*Extract provided*.
This post — the first in a three-part series — looks into the workings of the mind of chess player with the central focus on the intuition-calculation duality and how they interact with one another when making decisions at the board.

The insight we are going to obtain will show us how creativity works. It may also indicate some practical ways of how to improve that creativity and our thinking process in general. 

The Unconscious

I came across two films recently that gave me the idea to write this post (you can find the at the bottom).

8 x 8: A Chess Sonata in 8 Movements, the American experimental film directed by Hans Richter, Marcel Duchamp, and Jean Cocteau. It is a fairy tale for the subconscious using the medium of chess, part Freud, part Lewis Carroll.

The other is a Soviet film from 1968 directed by Felix Sobolev, 7 Steps Beyond Horizon. It is a popular science film about extraordinary capabilities of human brain starring the legendary Misha Tal in one of the seven stories which is about a blindfold simul he played against ten Candidate Masters.

That was my inspiration for...

Chess art and beauty versus science and logic

All our lives, events, times, are influenced by judgment and decisions we make. We also make micro-decisions throughout the day. At the chessboard too. All this seems to be happening in two realms of body and mind. According to Descartes, everything going on in our minds is by definition conscious. The only function of mind is to produce rational thoughts. All the rest are bodily functions.

*Extracted entries*.

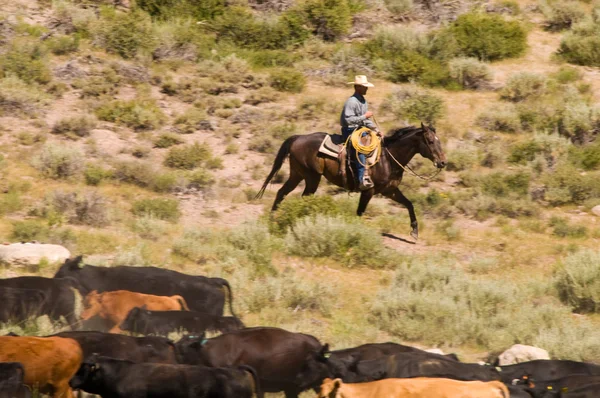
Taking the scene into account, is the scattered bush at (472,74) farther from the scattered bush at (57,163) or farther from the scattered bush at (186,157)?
the scattered bush at (57,163)

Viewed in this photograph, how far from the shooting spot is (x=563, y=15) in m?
30.5

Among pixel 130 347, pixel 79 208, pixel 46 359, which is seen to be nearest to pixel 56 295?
pixel 130 347

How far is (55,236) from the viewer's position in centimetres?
1562

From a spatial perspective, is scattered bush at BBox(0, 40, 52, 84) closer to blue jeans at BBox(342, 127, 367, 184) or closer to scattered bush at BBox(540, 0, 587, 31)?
blue jeans at BBox(342, 127, 367, 184)

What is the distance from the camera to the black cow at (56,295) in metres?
11.3

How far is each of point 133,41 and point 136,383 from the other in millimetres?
19442

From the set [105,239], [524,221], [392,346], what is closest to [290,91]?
[524,221]

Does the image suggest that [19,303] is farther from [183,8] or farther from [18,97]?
[183,8]

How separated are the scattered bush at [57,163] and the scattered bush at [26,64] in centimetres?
462

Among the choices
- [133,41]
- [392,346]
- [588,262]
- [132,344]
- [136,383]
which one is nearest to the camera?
[136,383]

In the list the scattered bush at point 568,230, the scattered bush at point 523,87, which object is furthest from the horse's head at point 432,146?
the scattered bush at point 523,87

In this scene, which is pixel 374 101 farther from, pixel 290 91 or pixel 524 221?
pixel 524 221

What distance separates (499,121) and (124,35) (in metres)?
10.3

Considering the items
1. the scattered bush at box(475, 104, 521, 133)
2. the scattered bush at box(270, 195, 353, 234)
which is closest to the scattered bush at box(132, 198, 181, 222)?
the scattered bush at box(270, 195, 353, 234)
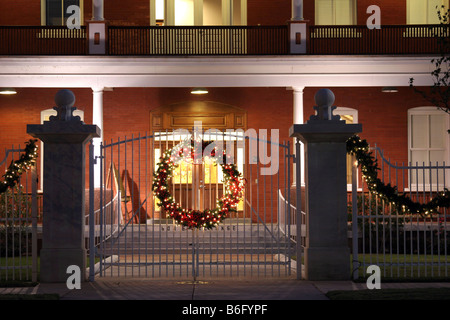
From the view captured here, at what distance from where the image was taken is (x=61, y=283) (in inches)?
428

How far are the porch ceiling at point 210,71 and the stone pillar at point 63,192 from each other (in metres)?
7.29

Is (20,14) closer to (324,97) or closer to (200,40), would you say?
(200,40)

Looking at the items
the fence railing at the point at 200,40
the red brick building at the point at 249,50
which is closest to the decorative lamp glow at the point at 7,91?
the red brick building at the point at 249,50

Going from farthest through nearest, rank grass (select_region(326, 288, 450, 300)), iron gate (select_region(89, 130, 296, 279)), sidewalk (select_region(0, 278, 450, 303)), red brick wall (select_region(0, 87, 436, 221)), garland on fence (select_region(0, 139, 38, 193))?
red brick wall (select_region(0, 87, 436, 221))
iron gate (select_region(89, 130, 296, 279))
garland on fence (select_region(0, 139, 38, 193))
sidewalk (select_region(0, 278, 450, 303))
grass (select_region(326, 288, 450, 300))

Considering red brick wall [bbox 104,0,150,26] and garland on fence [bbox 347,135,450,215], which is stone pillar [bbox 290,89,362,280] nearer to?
garland on fence [bbox 347,135,450,215]

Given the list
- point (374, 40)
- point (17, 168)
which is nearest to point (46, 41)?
point (374, 40)

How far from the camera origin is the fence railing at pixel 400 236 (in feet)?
36.3

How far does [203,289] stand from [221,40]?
33.3 feet

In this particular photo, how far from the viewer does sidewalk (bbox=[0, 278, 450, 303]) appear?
9320 mm

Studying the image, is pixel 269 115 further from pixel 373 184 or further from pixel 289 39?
pixel 373 184

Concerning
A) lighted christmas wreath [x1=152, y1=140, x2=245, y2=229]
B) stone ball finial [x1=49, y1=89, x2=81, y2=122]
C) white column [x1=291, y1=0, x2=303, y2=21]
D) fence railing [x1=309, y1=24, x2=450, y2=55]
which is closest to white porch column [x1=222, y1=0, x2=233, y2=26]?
fence railing [x1=309, y1=24, x2=450, y2=55]

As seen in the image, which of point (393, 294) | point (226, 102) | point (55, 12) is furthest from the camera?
point (55, 12)

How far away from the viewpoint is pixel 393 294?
9219mm

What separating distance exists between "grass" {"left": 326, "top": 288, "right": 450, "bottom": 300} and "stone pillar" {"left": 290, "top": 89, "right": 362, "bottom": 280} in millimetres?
1483
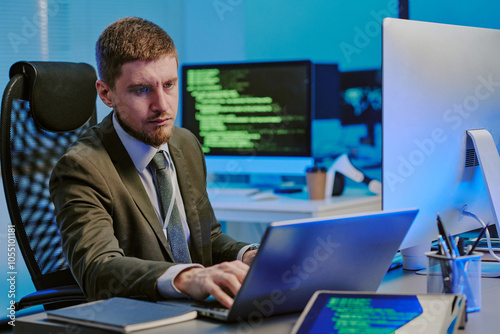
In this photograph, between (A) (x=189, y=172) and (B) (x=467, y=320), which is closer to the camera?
(B) (x=467, y=320)

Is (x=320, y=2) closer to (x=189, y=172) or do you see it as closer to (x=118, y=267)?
(x=189, y=172)

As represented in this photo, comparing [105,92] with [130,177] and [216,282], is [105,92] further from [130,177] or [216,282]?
[216,282]

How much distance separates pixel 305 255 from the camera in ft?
3.04

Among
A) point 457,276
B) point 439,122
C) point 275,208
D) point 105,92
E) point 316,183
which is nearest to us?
point 457,276

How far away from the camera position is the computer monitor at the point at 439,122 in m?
1.22

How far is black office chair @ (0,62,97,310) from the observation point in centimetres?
169

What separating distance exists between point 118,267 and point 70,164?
333 mm

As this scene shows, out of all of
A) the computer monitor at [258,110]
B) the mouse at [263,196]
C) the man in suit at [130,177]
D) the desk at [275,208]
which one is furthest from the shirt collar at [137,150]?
the computer monitor at [258,110]

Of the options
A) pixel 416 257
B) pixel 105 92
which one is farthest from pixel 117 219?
pixel 416 257

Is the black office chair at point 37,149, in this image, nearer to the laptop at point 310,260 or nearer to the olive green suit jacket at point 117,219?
the olive green suit jacket at point 117,219

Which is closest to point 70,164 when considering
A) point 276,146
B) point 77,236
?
point 77,236

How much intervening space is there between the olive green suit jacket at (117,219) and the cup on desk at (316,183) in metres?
1.20

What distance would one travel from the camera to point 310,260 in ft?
3.09

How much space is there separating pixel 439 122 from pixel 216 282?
0.60 metres
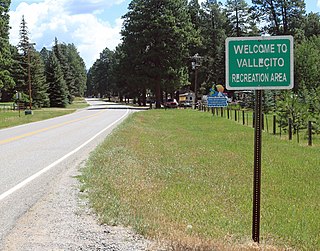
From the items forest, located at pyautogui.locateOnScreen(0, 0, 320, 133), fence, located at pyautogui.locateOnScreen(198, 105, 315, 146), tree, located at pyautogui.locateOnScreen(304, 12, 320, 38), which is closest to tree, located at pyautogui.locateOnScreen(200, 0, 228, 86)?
forest, located at pyautogui.locateOnScreen(0, 0, 320, 133)

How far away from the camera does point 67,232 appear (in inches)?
248

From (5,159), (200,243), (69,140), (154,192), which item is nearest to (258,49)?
(200,243)

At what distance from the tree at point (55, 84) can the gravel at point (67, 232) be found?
78302mm

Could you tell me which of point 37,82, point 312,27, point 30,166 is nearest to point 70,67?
point 37,82

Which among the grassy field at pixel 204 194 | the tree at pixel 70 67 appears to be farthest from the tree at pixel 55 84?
the grassy field at pixel 204 194

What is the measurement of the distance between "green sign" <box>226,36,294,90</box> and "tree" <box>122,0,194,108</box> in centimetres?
6113

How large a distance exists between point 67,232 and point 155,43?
63302 millimetres

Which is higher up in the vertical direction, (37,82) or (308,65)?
A: (308,65)

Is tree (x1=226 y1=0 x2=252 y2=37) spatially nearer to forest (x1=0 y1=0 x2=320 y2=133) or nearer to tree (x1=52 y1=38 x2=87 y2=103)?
forest (x1=0 y1=0 x2=320 y2=133)

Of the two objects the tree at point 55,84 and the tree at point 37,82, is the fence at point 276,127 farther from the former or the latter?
Answer: the tree at point 55,84

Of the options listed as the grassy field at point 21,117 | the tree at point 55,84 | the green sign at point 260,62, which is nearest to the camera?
the green sign at point 260,62

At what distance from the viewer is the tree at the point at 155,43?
67.2 m

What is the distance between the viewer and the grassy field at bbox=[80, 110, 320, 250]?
649 centimetres

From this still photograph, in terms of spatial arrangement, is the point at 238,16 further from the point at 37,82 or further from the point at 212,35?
the point at 37,82
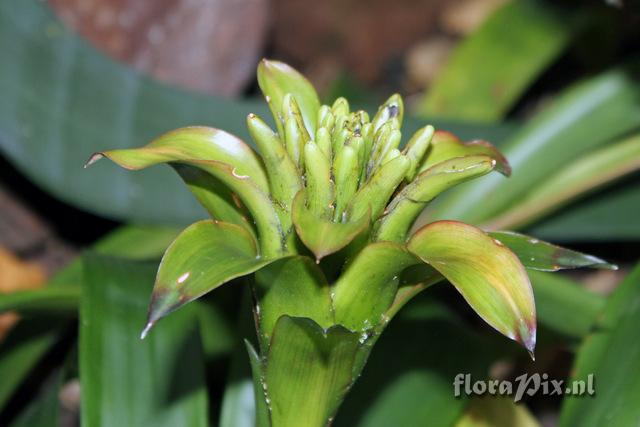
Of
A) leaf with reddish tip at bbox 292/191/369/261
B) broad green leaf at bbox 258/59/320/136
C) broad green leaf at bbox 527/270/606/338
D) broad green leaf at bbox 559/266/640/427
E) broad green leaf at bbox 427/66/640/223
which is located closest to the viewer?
leaf with reddish tip at bbox 292/191/369/261

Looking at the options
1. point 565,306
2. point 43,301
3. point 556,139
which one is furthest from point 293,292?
point 556,139

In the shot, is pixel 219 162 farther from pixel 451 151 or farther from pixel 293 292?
pixel 451 151

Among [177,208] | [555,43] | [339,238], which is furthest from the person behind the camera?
[555,43]

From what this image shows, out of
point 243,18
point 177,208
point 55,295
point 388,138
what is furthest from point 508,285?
point 243,18

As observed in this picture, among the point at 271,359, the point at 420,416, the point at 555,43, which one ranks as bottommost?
the point at 420,416

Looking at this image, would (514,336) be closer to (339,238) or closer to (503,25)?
(339,238)

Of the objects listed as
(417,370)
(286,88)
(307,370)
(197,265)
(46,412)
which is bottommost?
(46,412)

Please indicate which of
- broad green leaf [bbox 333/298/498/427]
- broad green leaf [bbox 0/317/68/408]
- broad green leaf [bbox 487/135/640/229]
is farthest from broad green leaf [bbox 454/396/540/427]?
broad green leaf [bbox 0/317/68/408]

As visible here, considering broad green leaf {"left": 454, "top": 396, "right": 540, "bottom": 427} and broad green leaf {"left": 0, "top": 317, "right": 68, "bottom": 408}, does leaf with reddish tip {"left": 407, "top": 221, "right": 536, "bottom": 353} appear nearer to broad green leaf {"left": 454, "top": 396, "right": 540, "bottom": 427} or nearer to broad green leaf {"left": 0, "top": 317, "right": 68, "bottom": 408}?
broad green leaf {"left": 454, "top": 396, "right": 540, "bottom": 427}
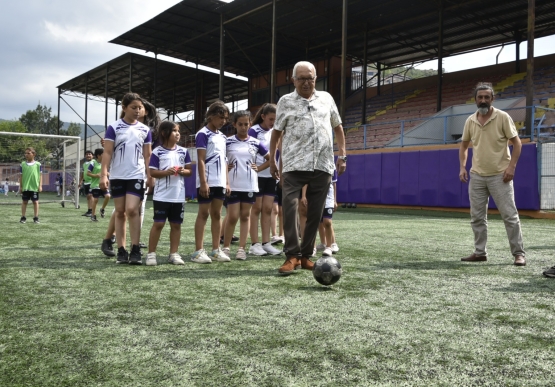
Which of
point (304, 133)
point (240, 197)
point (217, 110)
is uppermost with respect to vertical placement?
point (217, 110)

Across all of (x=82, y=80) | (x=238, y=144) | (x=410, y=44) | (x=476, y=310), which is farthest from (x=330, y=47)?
(x=476, y=310)

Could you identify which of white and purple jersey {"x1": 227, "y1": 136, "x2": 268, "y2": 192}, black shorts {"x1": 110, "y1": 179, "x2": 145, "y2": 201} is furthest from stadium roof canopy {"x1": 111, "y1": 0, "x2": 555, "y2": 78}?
black shorts {"x1": 110, "y1": 179, "x2": 145, "y2": 201}

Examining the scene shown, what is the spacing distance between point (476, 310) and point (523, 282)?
126 centimetres

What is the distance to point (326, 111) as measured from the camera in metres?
4.64

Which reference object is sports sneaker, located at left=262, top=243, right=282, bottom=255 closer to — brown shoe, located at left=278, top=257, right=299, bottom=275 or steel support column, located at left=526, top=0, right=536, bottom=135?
brown shoe, located at left=278, top=257, right=299, bottom=275

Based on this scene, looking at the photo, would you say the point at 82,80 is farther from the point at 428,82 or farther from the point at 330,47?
the point at 428,82

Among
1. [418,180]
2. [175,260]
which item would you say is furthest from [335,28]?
[175,260]

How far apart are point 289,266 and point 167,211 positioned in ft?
4.72

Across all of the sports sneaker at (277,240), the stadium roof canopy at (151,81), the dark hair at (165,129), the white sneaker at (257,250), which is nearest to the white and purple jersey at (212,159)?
the dark hair at (165,129)

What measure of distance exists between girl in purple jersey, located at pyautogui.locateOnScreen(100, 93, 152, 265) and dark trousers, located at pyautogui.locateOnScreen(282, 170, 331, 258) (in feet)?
4.93

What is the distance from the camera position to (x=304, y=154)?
451 centimetres

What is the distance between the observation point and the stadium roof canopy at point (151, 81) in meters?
34.9

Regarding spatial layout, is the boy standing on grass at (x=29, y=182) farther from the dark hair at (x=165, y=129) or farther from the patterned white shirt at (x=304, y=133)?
the patterned white shirt at (x=304, y=133)

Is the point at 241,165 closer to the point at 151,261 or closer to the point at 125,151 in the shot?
the point at 125,151
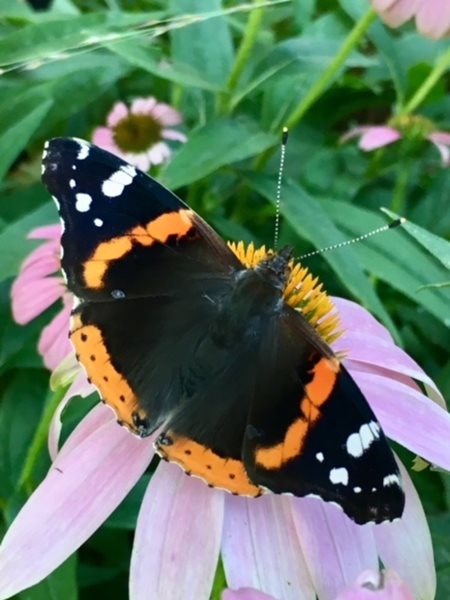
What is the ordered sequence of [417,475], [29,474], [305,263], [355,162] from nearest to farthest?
[29,474]
[417,475]
[305,263]
[355,162]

*Short problem*. Return the passage of the chess post that opens with "All our lives, events, times, are" and closes with "are bodily functions.", copied word for word. Work only from the chess post; ignore the material.

*Output*.
All our lives, events, times, are influenced by judgment and decisions we make. We also make micro-decisions throughout the day. At the chessboard too. All this seems to be happening in two realms of body and mind. According to Descartes, everything going on in our minds is by definition conscious. The only function of mind is to produce rational thoughts. All the rest are bodily functions.